When I joined TC nearly 6 years ago, I was hungry for knowledge and there was so much I didn't know, so I did ask for help, and got it, and tried lots of different things. Now, I just don't do as much or listen as much.

Please don't let your modesty about your musical background stop you from posting. If you have a spare moment, please do (if you haven't already) drop by my thread entitled For Love of the Baroque: https://www.talkclassical.com/52014-love-baroque.html?highlight=

Yes, I know - what a shameless plug. But I couldn't help it. 

You see, Baroque and Early Music are my main music interests (outside folk music) so I am very interested in what you think - there are many members on TC with great musical knowledge, and others, like me, who don't have much. But I still enjoy reading the posts of others and trying out what they recommend.

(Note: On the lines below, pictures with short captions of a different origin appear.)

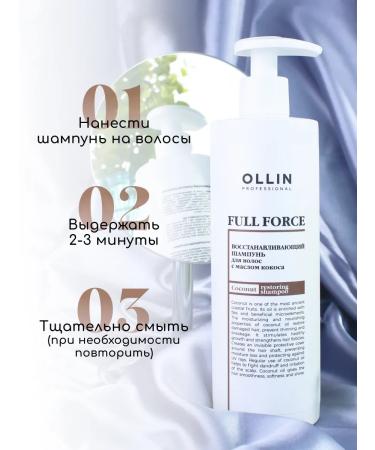 Ollin Professional OLLIN Full Force Hair Restoring 400 ml - Buy Online on GoSupps.com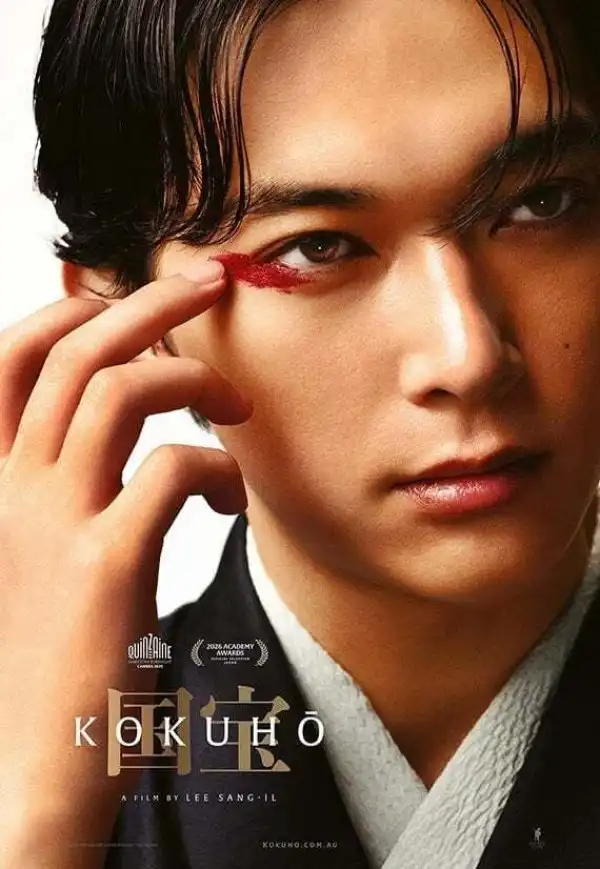 Kokuho (2025) [Japanese]
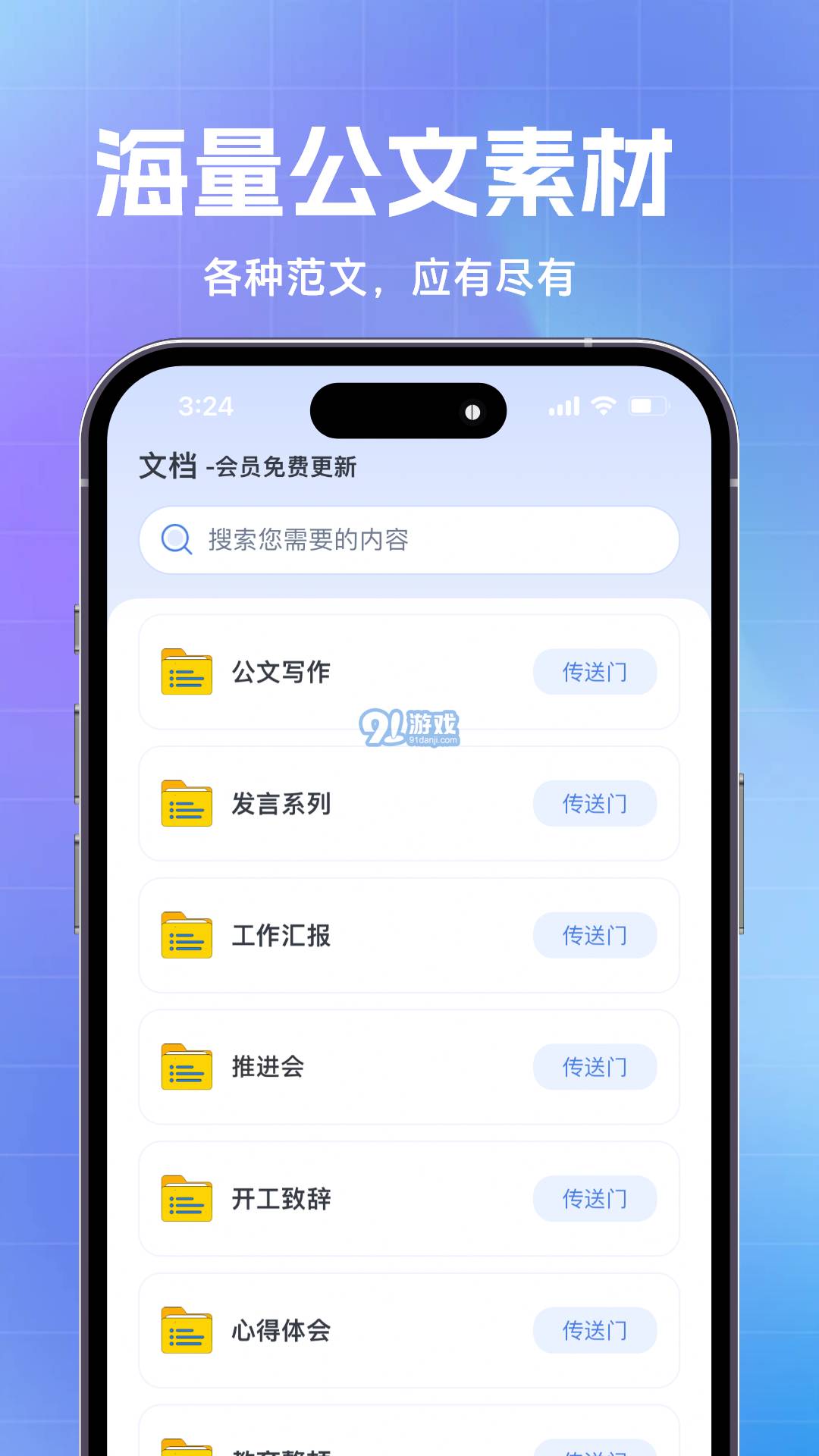 AI公文寫作2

And though you don't listen to modern music so much now, I am also interested in what you like there. Maybe the modern pieces that you liked - given your liking for baroque music - will turn out to be pieces that would suit my inexperienced ear.


----------



## jurianbai (Nov 23, 2008)

Ingélou said:


> ............
> And though you don't listen to modern music so much now, I am also interested in what you like there. Maybe the modern pieces that you liked - given your liking for baroque music - will turn out to be pieces that would suit my inexperienced ear.

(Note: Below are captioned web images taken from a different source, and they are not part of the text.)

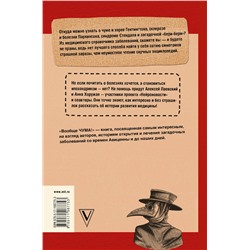 АСТ Паевский А.С., Хоружая А.Н. "Вообще ЧУМА! история болезней от лихорадки до Паркинсона"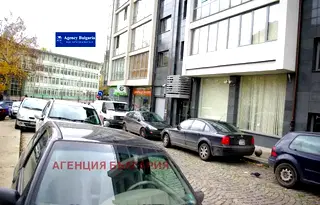 Офис в София, Център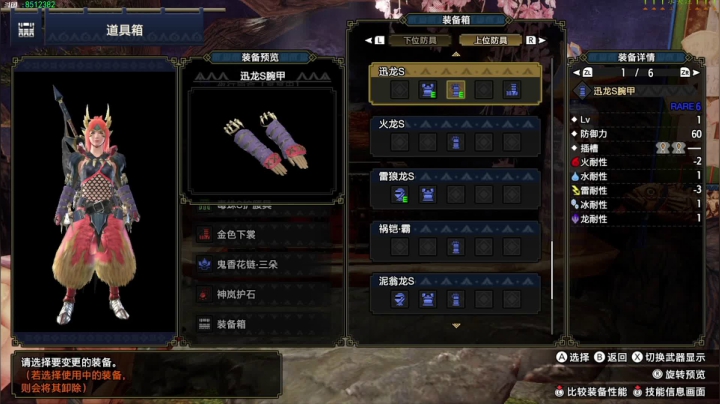 【2021-04-01 15点场】呜喵之王：【老猫】护石肝起来！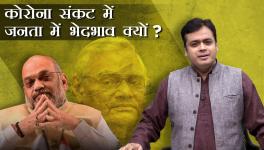 abhisar sharma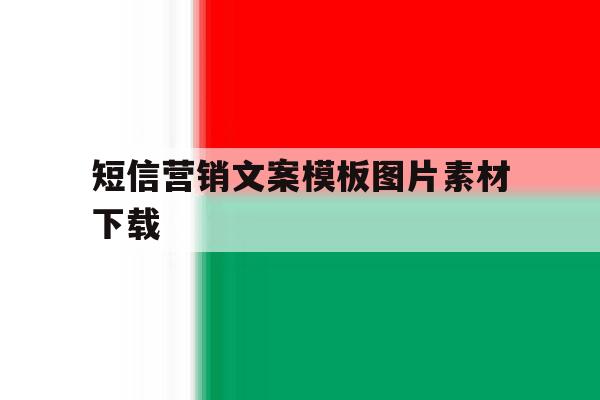 短信营销文案模板图片素材下载 短信营销文案模板图片素材下载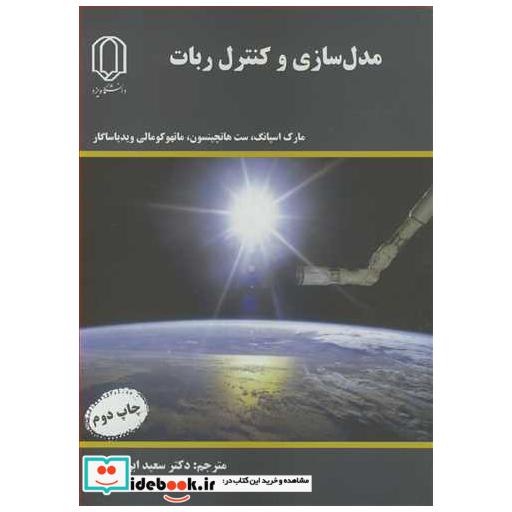 کتاب مدل سازی وکنترل ربات اثر مارک اسپانگ-ست هاتچینسون-ماتهوکومالی ویدیاساگار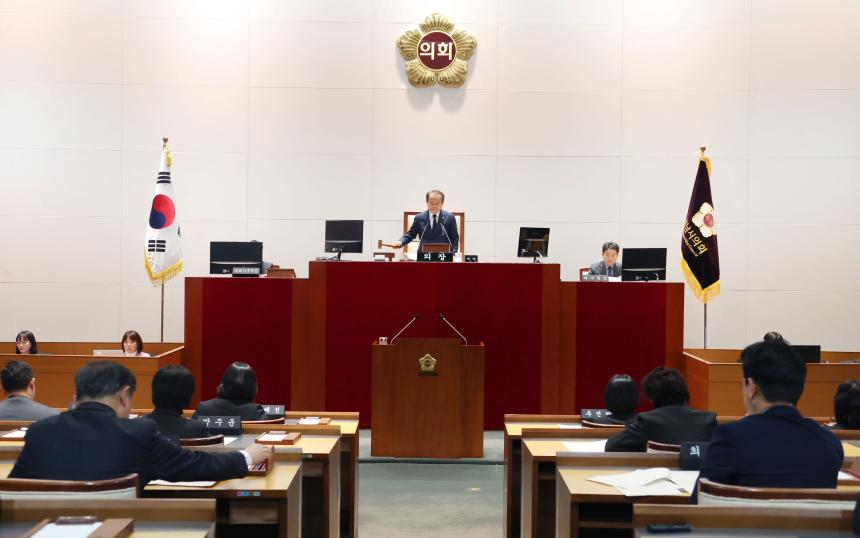 성남시의회, 제299회 임시회 개회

I'm actually searching for revival Baroque-kind of music in modern times. I guess there are easier to redo Baroque music rather than Classical music.

For modern composers there are many I like actually. SOme of recents piece I really like is from Holst. Apart from the Planets, there is Suite in Eb and Suite in F, Moorside suite, St Paul suite etc.

In the chamber section I like most of Russian fellow, Shebalin, Myaskovsky, Taneyev. It seems that I like more modern music from outside central Europe, which is Russian and the west is UK. Maybe because their folk music is added more distinguished elements that I can easily grasp.


----------